Loi relative à la répression des opérations usuraires et aux taux d'intérêt, et abrogeant et remplaçant l'article 541 du Code des obligations civiles et commerciales

PDF - 1.8 MB

Ouvrir

Partager ce document

Résumé

La loi n° 01.25 promulguée par le Président de la République du Sénégal le 12 juin 1981 réprime les opérations usuraires et fixe les règles relatives aux taux d'intérêt.

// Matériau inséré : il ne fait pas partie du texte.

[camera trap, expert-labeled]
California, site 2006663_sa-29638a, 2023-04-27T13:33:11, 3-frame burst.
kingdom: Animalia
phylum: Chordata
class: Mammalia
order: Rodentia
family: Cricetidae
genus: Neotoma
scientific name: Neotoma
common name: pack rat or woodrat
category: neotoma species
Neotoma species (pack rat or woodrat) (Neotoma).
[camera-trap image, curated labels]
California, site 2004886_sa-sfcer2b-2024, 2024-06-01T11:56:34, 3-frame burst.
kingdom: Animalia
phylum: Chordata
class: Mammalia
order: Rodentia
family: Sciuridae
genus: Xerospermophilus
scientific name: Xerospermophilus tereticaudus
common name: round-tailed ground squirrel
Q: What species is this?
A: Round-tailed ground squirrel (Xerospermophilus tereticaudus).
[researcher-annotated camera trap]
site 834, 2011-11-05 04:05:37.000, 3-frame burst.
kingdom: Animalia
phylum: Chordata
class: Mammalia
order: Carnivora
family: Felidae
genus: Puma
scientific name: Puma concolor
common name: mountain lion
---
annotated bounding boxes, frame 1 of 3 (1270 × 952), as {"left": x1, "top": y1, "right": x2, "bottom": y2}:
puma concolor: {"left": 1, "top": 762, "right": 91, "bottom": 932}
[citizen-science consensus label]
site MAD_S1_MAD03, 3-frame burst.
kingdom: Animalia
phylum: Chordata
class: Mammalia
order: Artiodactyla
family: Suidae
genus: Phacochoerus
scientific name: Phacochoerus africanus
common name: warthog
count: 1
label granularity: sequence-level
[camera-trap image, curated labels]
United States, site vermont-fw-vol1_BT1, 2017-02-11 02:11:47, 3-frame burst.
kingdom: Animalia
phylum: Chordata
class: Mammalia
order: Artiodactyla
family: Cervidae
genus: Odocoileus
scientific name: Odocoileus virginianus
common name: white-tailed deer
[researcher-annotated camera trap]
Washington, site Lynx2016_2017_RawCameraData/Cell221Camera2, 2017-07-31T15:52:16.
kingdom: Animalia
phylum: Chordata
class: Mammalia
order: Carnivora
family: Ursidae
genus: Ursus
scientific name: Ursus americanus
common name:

Elle abroge et remplace l'article 541 du Code des obligations civiles et commerciales, ainsi que la loi n° 70-26 du 27 juin 1970. Cette loi s'inscrit dans le cadre de l'harmonisation des réglementations des États membres de l'Union Monétaire Ouest Africaine (UMOA).

Points clés

  • Définition et répression des opérations usuraires, incluant les prêts, ventes à crédit, rachats de biens mobiliers et cessions de créances à des conditions abusives.
  • Le taux d'usure est fixé comme dépassant de plus de deux tiers le taux maximum des intérêts débiteurs autorisés pour les banques, publié au Journal officiel par le Ministre chargé des Finances.
  • Sanctions pénales : emprisonnement de 2 mois à 2 ans et amende de 100 000 à 5 000 000 FCFA (portée au quintuple des intérêts excessifs), aggravées en cas de récidive (jusqu'à 5 ans d'emprisonnement et 15 000 000 FCFA d'amende).
  • Protection des victimes : non-poursuite pour complicité, droit à la restitution des sommes indûment perçues avec intérêts légaux, et imputation des perceptions excessives sur le capital ou les intérêts.
  • Responsabilité des dirigeants et personnes morales : sanctions pénales et solidarité pour les amendes, confiscations et dommages-intérêts.
  • Mesures complémentaires : publication des décisions judiciaires, confiscation des biens mobiliers, fermeture temporaire ou définitive des entreprises en infraction.
  • Taux d'intérêt légal : égal au taux d'escompte normal de la Banque centrale des États de l'Afrique de l'Ouest (BCEAO), majoré d'un point en matière civile et de deux points en matière commerciale.
  • Non-application aux contrats en cours ayant date certaine.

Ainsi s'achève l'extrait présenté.